### BRIEF
Tally the lines in the data below that contain the string "Volvo", treating uppercase and lowercase letters as distinct. Reply with the number only.
- Opening Delimiter -
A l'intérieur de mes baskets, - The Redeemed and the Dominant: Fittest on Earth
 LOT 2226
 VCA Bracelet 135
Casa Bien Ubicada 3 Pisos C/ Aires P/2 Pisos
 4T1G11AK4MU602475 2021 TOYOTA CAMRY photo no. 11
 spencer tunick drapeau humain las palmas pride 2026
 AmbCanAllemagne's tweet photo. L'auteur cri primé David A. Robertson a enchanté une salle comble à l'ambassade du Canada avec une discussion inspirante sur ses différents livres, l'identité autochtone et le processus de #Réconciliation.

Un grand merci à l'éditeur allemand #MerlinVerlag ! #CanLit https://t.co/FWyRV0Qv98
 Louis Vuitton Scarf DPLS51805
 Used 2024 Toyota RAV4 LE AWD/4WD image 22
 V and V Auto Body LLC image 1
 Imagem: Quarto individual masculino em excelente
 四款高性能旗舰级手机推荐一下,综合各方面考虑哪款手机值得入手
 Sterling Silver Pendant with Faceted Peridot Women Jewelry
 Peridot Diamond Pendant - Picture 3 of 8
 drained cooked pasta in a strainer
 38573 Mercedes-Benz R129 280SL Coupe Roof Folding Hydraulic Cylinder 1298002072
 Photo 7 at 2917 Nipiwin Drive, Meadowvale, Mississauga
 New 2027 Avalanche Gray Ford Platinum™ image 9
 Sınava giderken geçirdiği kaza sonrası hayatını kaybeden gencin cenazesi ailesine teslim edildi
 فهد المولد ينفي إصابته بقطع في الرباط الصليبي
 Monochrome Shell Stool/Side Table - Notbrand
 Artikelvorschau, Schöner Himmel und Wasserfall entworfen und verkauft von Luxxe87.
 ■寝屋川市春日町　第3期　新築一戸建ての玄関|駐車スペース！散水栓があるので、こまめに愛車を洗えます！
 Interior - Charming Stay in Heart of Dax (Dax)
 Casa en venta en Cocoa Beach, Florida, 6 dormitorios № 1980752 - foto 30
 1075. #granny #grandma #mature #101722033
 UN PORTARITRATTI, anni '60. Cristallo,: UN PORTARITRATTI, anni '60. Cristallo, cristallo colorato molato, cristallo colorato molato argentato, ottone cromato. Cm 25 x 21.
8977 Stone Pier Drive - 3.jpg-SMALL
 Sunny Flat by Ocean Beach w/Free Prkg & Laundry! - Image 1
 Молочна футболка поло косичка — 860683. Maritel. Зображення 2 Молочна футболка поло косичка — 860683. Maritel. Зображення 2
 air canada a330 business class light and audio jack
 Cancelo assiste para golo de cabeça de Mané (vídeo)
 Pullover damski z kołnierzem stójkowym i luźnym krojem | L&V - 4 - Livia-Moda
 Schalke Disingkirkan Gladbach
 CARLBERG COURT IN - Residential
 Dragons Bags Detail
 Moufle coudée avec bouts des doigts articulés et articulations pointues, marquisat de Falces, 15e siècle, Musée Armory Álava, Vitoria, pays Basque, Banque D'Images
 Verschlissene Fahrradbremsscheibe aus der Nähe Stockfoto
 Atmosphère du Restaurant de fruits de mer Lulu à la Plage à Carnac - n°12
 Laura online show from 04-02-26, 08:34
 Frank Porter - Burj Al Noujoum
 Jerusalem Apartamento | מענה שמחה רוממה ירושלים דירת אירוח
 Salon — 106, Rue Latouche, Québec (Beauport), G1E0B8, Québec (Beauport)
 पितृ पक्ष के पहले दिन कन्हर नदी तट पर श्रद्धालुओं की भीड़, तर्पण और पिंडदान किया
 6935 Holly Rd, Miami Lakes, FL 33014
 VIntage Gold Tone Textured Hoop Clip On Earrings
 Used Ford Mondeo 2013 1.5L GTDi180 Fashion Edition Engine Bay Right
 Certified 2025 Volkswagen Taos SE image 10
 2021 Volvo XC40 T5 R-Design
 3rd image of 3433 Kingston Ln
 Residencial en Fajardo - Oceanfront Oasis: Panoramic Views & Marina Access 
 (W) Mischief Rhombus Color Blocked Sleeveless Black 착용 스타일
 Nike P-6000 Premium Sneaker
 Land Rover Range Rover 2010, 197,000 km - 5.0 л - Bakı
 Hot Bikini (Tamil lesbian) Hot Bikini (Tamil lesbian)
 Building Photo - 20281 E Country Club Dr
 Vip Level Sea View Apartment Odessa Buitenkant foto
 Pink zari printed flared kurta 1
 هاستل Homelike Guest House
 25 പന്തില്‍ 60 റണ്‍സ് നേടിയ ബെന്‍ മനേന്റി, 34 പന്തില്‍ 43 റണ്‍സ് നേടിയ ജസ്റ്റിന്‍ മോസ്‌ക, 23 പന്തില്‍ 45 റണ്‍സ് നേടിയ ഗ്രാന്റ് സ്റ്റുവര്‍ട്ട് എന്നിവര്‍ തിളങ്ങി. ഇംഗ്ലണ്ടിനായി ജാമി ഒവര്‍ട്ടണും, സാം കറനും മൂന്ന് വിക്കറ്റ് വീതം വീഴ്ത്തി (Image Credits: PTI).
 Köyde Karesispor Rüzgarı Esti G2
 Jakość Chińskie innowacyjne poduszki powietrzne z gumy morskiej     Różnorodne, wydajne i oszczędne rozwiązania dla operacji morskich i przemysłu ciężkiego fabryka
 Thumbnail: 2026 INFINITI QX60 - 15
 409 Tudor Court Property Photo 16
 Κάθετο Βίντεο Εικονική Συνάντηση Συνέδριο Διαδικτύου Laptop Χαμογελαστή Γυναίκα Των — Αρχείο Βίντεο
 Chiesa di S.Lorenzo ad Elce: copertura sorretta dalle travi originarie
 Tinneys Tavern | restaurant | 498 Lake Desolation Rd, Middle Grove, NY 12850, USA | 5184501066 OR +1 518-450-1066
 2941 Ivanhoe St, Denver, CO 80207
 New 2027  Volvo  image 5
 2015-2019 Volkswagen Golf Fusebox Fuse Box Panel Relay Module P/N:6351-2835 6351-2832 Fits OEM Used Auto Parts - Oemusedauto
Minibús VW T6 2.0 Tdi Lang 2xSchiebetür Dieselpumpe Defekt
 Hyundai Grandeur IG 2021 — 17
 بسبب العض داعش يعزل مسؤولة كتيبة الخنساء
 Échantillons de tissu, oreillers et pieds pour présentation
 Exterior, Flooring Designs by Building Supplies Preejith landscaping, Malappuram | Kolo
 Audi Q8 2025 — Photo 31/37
- Closing Delimiter -
### EXERCISE RESULT
2